Mammals of the Merced Vernal Pools and Grassland Reserve
We are amazingly lucky to have a 6500-acre protected reserve immediately adjacent to campus. Besides taking classes out to the reserve, the Blois lab initiated long-term small mammal monitoring on the reserve in Spring 2015*. We have three live-trapping arrays set up on the reserve and sample the small mammal community at multiple points throughout the year. We couple our live-trapping efforts with raptor pellet collections. Our aims in this project are to 1) understand the taxonomic and population genetic structure of the small mammal community on the reserve and 2) understand how the living small mammal community differs from the “dead” small mammal community documented through remains contained in the raptor pellets. This project provides an opportunity to generate a comprehensive baseline of the small mammal community on the VPGNR, understand whether fine-scale population genetic structure exists within species across space and through time (via comparison of animal and bone tissues), and understand which small mammals are likely to be present in fossil deposits in the region.

This project also provides opportunities for training: to train grad students and undergraduates alike in how to live-trap and handle small mammals, to train students in pellet processing and bone identification, and also in molecular and isotopic analyses.

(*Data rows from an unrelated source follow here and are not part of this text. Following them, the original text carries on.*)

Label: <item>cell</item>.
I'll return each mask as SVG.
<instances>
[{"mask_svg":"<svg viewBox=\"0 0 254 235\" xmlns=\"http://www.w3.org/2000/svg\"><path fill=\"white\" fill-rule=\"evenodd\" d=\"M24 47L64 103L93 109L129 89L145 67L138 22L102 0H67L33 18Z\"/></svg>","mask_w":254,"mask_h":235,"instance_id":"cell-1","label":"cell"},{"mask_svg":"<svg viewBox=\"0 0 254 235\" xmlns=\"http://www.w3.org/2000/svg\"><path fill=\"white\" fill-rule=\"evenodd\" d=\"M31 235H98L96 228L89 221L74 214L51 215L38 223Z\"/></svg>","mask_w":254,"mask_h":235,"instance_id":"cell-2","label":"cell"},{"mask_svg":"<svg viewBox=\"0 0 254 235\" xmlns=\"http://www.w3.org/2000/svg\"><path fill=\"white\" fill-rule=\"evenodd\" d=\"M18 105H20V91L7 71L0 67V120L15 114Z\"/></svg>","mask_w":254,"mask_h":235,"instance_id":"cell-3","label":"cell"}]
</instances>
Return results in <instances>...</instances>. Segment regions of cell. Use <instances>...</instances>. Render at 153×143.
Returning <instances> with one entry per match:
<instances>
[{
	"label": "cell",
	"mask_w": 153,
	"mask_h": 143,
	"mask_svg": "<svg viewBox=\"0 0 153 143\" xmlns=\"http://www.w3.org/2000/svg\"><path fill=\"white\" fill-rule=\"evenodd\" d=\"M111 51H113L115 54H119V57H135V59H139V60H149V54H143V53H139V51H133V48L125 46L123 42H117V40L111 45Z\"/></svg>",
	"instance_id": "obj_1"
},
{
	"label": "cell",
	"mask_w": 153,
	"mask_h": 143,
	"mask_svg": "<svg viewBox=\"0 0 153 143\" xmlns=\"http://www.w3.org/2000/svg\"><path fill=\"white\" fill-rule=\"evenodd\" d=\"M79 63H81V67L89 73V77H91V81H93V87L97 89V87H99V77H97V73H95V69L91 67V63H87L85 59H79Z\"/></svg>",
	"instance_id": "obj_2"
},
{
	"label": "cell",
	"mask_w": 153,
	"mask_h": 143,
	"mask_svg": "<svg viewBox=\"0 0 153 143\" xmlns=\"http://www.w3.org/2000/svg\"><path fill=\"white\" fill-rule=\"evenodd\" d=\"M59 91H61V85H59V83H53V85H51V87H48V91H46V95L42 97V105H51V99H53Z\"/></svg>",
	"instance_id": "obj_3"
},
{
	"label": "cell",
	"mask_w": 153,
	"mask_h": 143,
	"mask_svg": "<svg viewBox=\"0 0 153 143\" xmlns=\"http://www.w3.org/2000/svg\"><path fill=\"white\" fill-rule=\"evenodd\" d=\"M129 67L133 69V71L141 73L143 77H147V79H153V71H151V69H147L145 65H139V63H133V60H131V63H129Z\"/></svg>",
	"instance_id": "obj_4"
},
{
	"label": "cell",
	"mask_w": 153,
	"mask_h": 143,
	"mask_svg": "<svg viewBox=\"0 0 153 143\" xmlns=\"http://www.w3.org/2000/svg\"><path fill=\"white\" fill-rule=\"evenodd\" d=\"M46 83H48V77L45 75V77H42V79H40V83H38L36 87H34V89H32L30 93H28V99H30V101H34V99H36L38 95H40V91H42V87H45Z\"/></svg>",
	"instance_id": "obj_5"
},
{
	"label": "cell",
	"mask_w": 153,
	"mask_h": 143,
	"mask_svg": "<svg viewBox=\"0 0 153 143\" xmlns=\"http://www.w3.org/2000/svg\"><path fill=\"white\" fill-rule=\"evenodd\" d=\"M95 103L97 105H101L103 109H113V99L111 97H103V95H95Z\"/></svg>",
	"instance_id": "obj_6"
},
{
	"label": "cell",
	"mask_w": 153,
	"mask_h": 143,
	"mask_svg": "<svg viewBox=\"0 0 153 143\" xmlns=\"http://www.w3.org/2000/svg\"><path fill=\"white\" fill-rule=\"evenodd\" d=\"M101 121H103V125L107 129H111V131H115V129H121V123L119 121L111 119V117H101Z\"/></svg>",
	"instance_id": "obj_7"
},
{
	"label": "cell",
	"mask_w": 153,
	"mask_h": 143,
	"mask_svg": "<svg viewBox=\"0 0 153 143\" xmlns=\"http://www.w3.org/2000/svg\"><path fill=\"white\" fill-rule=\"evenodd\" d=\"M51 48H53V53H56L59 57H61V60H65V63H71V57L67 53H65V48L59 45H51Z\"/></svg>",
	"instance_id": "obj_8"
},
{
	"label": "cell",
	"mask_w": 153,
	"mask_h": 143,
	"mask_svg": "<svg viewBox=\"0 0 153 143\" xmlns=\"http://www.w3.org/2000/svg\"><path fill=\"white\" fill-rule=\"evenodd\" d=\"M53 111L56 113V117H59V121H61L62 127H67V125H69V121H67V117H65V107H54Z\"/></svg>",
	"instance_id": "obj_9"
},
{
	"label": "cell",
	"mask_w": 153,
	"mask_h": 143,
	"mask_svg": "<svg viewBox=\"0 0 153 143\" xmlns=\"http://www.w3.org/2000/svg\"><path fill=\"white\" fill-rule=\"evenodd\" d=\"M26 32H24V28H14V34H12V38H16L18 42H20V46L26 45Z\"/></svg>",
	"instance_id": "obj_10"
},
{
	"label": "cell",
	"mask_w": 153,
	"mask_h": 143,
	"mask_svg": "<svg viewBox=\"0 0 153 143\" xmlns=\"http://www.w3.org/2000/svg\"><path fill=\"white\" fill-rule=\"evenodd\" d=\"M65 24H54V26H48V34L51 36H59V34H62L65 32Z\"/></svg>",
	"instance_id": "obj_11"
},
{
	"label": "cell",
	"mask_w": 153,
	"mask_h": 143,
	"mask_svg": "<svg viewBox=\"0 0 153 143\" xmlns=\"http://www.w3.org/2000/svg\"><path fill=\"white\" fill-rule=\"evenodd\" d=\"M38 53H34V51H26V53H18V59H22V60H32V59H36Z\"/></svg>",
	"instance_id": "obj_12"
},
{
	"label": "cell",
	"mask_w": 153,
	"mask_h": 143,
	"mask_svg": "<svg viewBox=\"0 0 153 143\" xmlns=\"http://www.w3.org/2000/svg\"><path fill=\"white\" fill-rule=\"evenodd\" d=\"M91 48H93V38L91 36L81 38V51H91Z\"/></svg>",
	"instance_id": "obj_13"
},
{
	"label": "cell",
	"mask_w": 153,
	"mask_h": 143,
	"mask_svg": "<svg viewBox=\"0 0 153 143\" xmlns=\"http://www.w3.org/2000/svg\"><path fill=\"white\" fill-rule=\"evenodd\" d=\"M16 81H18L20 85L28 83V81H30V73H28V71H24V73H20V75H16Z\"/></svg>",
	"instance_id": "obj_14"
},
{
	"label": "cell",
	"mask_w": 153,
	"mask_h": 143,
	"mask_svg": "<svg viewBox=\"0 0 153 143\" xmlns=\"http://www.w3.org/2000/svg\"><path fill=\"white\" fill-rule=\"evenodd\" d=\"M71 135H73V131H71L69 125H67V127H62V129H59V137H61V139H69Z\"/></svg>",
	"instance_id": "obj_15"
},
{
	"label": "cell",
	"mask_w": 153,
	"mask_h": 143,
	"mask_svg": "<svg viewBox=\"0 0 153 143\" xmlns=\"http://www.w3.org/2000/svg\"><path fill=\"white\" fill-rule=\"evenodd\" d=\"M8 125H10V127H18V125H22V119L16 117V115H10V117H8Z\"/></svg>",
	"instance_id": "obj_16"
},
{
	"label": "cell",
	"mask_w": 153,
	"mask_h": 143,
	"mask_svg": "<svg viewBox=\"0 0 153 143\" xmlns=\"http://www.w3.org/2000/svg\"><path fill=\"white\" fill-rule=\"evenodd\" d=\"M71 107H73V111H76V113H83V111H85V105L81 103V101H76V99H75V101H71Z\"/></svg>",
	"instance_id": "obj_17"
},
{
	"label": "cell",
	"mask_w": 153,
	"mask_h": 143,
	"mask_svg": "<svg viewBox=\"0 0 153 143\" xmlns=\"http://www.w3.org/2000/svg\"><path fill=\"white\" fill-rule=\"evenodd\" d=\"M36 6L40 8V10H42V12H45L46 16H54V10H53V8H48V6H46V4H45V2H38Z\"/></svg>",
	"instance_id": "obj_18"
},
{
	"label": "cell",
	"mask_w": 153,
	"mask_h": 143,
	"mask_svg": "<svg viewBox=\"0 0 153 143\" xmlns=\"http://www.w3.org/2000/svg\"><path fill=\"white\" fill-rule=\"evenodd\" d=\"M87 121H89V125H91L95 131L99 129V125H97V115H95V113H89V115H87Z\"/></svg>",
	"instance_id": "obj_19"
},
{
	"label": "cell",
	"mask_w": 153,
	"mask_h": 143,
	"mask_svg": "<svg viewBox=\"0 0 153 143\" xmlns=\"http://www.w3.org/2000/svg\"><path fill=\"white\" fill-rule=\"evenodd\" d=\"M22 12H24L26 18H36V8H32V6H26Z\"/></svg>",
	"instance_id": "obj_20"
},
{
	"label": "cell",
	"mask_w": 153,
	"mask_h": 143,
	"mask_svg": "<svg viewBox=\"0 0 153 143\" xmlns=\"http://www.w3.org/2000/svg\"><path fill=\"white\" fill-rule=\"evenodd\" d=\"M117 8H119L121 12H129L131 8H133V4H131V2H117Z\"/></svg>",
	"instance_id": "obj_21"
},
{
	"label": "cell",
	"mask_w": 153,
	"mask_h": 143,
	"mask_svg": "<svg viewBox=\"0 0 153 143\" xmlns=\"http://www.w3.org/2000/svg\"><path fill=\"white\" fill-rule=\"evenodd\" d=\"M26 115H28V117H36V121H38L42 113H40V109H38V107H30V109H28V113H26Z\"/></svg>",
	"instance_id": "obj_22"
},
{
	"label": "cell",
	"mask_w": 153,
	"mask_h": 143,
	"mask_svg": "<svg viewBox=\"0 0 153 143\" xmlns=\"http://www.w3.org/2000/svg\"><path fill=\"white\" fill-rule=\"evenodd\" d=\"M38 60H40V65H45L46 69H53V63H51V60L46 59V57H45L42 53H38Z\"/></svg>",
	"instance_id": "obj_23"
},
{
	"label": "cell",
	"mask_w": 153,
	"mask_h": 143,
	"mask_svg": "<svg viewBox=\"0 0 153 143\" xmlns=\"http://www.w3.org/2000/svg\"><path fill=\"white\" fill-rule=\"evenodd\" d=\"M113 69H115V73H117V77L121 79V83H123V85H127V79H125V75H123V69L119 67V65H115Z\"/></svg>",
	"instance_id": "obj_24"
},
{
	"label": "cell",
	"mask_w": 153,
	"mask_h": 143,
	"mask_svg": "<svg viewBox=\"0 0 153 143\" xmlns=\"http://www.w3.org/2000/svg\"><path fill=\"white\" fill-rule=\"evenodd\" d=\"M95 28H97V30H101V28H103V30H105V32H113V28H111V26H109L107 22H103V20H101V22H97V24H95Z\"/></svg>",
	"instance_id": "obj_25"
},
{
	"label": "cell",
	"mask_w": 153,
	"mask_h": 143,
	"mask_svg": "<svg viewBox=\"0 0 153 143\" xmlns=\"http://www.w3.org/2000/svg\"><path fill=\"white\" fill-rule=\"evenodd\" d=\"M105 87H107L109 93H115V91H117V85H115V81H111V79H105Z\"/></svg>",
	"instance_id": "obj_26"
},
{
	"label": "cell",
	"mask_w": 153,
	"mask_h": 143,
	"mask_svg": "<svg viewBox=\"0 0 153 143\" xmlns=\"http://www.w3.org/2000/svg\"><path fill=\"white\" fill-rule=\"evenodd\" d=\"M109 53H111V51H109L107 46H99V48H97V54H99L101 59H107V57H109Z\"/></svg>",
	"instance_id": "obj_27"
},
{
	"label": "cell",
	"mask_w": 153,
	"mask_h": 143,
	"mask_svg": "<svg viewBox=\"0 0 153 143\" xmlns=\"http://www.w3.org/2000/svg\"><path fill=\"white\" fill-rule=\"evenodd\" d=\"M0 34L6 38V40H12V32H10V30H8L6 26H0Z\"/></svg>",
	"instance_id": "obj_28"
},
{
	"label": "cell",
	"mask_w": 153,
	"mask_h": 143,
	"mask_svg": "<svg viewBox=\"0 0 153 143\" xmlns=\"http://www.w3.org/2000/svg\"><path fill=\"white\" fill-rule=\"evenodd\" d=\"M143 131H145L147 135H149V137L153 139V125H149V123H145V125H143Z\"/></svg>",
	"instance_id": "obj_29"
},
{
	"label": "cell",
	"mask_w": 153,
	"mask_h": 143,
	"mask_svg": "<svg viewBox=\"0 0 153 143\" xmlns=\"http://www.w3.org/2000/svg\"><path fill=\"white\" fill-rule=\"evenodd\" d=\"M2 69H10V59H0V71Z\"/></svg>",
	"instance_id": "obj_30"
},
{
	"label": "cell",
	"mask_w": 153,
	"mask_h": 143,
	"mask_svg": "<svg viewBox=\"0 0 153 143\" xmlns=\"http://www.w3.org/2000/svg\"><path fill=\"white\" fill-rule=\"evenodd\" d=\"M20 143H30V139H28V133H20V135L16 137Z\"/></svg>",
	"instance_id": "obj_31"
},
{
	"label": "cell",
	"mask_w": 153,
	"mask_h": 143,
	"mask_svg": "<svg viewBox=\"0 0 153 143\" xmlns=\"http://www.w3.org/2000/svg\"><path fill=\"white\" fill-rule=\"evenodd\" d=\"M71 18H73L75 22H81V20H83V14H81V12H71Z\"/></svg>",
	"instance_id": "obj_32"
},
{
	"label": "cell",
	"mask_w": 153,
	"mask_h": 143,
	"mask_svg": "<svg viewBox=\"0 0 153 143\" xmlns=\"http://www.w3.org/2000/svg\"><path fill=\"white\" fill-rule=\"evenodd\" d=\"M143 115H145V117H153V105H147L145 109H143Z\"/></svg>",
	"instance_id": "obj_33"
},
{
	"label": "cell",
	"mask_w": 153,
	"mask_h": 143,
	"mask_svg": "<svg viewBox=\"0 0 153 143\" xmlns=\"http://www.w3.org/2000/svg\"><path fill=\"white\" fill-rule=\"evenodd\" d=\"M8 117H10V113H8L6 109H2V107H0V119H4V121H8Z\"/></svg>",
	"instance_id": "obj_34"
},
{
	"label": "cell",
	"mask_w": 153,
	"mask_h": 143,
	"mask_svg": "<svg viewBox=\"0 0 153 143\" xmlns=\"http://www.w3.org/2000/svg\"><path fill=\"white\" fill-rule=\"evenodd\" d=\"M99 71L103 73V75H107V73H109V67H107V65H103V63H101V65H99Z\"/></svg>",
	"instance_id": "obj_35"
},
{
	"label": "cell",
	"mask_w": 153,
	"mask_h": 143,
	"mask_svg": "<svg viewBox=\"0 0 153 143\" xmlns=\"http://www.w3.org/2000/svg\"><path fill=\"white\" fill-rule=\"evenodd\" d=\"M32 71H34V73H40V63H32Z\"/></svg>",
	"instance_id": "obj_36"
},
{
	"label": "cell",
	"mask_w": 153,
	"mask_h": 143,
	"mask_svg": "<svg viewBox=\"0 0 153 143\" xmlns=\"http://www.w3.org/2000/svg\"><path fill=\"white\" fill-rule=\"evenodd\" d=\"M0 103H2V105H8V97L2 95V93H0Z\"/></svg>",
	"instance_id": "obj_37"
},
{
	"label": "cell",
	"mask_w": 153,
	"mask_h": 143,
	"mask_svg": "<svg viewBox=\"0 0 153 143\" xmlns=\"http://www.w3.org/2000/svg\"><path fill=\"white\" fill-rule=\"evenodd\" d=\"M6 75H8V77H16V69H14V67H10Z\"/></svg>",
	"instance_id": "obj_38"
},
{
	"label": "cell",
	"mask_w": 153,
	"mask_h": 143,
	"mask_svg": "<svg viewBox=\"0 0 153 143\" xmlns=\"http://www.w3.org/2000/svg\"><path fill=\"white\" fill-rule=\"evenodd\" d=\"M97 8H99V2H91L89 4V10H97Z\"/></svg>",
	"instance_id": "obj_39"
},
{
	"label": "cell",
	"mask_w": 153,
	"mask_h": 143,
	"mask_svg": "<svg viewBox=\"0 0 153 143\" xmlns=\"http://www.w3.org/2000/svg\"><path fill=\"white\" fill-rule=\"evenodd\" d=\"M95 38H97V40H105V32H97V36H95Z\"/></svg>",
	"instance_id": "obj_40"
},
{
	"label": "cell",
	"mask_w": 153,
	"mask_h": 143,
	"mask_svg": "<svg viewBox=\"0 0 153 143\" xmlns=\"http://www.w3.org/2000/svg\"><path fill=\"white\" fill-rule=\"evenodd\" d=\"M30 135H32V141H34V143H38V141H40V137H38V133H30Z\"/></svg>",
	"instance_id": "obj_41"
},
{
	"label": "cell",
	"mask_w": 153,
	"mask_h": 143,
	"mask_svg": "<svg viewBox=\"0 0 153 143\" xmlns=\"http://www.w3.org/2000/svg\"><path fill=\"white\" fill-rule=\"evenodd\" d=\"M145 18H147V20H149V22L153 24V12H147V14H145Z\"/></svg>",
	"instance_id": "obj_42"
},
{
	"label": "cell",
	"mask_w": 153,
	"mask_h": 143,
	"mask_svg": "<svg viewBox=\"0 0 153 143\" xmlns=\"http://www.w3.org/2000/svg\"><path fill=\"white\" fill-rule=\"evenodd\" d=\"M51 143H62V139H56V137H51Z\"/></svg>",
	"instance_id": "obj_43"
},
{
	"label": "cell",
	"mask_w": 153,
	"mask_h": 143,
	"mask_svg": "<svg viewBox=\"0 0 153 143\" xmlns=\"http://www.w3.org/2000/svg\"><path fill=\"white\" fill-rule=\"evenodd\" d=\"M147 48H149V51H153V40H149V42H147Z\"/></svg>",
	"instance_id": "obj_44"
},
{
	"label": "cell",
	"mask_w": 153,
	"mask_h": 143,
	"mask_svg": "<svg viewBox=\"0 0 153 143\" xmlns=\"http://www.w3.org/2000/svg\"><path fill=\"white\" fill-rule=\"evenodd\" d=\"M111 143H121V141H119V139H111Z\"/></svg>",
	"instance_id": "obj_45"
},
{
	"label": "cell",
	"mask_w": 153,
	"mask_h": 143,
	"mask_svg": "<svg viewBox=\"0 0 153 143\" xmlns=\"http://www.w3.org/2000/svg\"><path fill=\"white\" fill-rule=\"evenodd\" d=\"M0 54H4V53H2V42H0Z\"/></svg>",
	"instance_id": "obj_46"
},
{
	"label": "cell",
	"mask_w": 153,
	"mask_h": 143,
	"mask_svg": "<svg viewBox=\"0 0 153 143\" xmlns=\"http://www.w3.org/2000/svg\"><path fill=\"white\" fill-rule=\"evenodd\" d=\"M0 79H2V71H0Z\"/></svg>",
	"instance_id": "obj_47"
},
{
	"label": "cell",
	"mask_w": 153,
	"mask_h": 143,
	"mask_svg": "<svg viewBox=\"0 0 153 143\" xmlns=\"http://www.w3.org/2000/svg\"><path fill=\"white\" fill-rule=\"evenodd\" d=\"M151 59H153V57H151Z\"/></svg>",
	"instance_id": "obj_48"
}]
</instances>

Great gray owl diets of Yosemite National Park
In summer 2013, REU students Azucena Lucatero and Kurt Zias worked on two related projects with Jessica and YNP Wildlife Biologist Sarah Stock. First, we were interested in how the Rim Fire influenced Great Gray Owl prey and second, assessing agreement between the live and dead small mammal community of the Park. To do this, Kurt worked with the Great Gray Owl survey crew (and sometimes Azucena and Jessica) to collect pellets primarily from Great Gray Owls, but also from other raptors as available. Azucena then identified the mammal bones found in the pellets. Work on this project is still ongoing!

*After all appropriate state and local permits were attained!